People We Pass: Stories of Life among the Masses of New York City
Edward Penfield American
Publisher Harper & Brothers American
Not on view
Regarded as one of the most influential poster artists in America, Edward Penfield joined the publishing house Harper and Brothers at the age of twenty-five as a staff artist and editor. Shortly after his promotion to artistic director, Penfield created his first lithograph for Harper’s Magazine in 1893. Following its runaway success, he made posters advertising each successive issue of the magazine for over seven years. Magazine readers and poster collectors celebrated his designs for their boldness, abstraction, and occasional comic touch. Penfield also created advertisements and cover designs for books published by Harper and Brothers.
As the most acclaimed artist working for Harper’s, Penfield was free to experiment with avant-garde styles. Less concerned with the dramatic curving lines of Art Nouveau than his contemporaries, Penfield synthesized a number of stylistic sources in his work, including Japanese ukiyo-e prints and posters made by contemporary French and British artists. Penfield’s work for Harper’s displays a late nineteenth-century American type—the wealthy and well-appointed middle-class individual enjoying leisure time. Penfield himself was part of this newly emerging middle class.

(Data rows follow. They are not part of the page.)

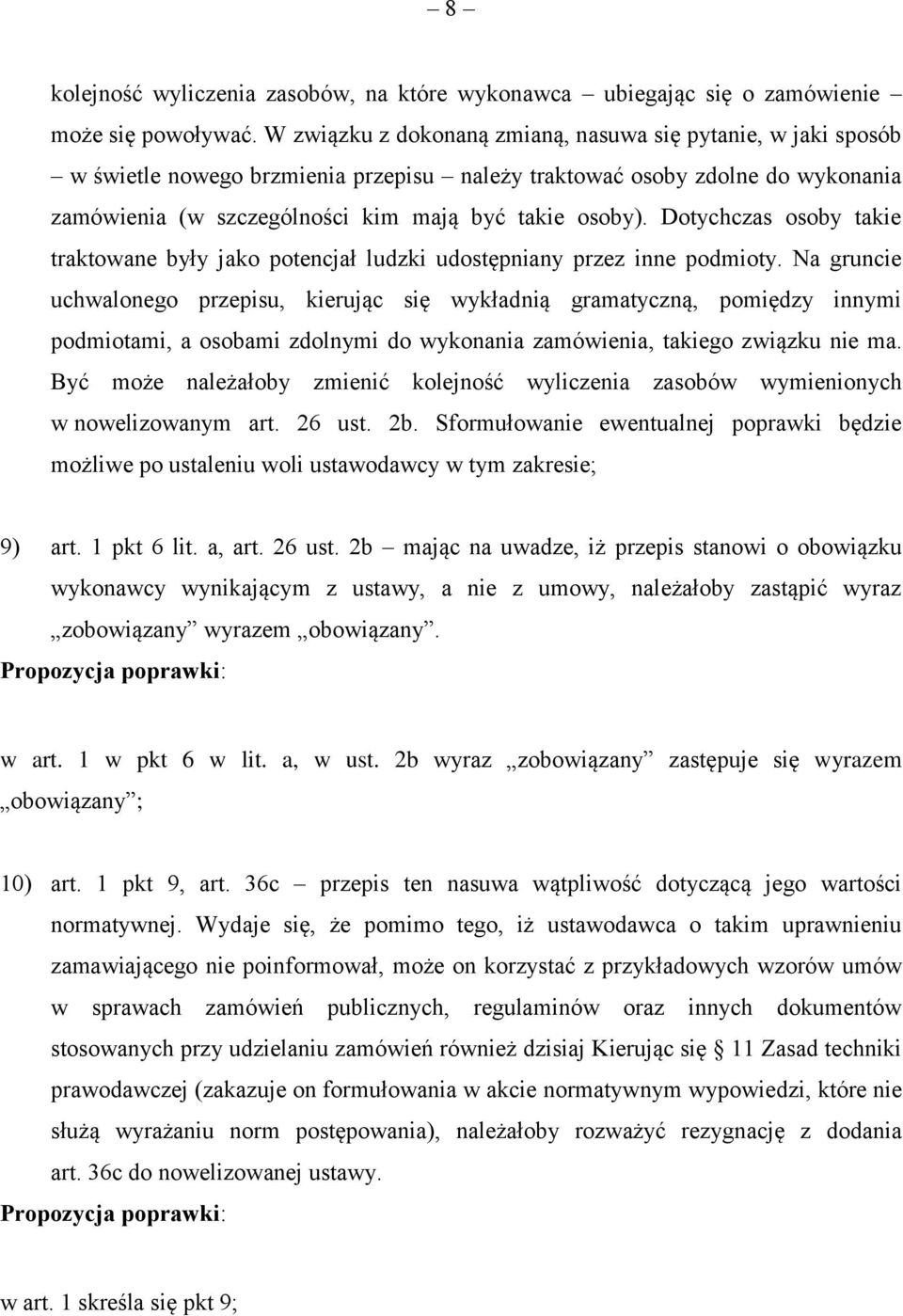 Dotychczas osoby takie traktowane były jako potencjał ludzki udostępniany przez inne podmioty.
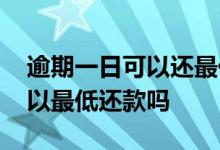 逾期一日可以还最低还款额吗 逾期一星期可以最低还款吗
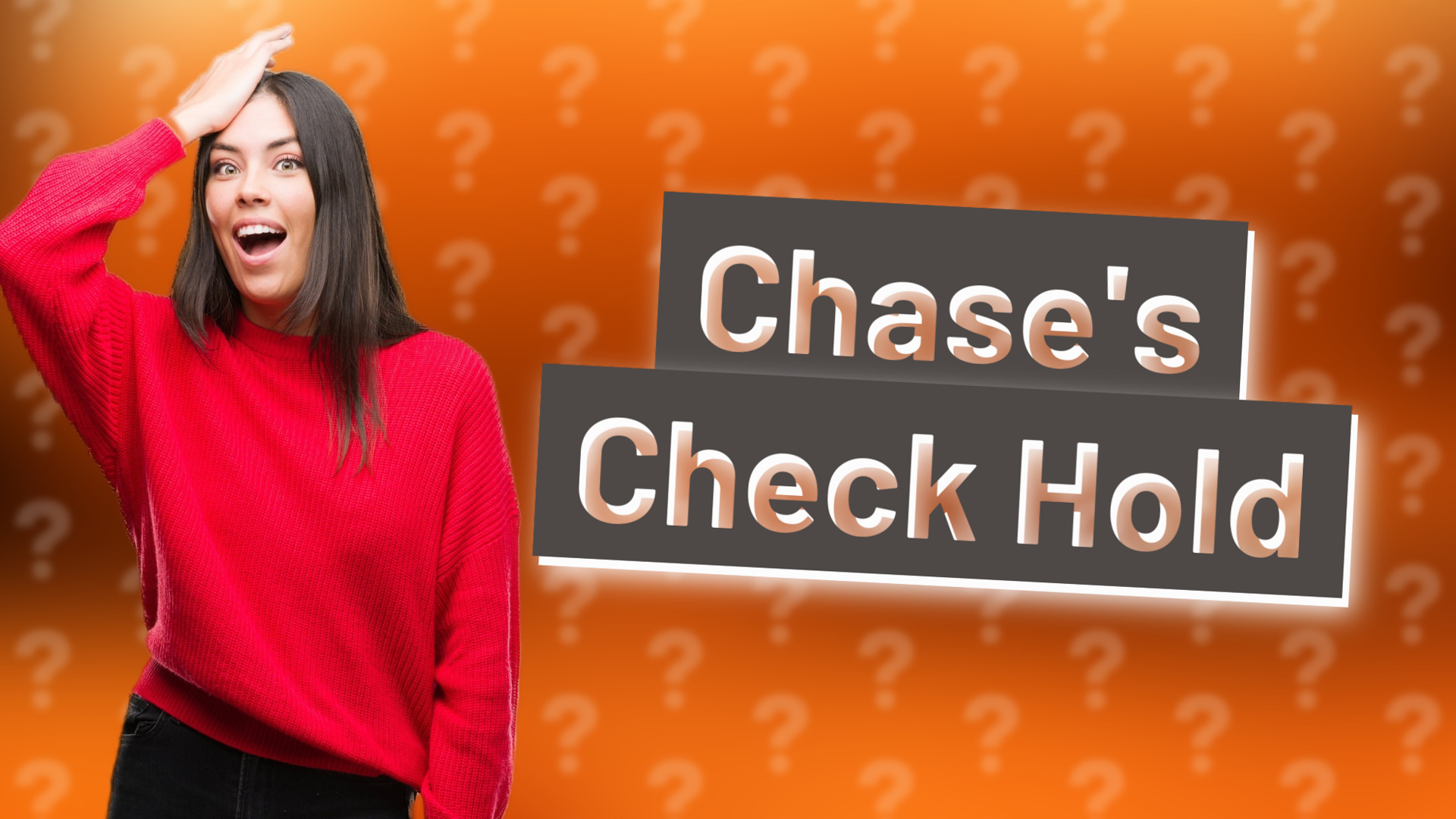 Chase's Check Hold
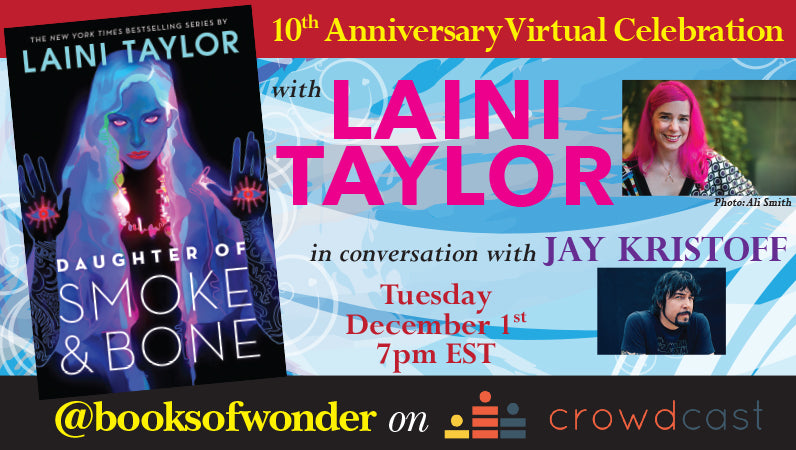 10th Anniversary Celebration of Daughter of Smoke and Bone by Laini Taylor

This poster advertises a compilation of seven short stories by Julian Ralph originally published in Harper’s Magazine. In the book, Ralph fictionalizes the lives of ordinary New Yorkers he met while working as a seasoned journalist at the New York Sun. As a reporter, he wrote about communities of people who were not represented in the city’s mainstream press. Often his interviewees were immigrants who lived in small and packed tenements, in a swarm, almost indistinguishable to an outsider. Not only a witness to the everyday lives of these people, he was invited to their weddings, wakes, funerals, picnics, excursions, and dances—all of which he documented in his written work. For Ralph, each person he passed on the street became a potential subject with a story waiting to be told.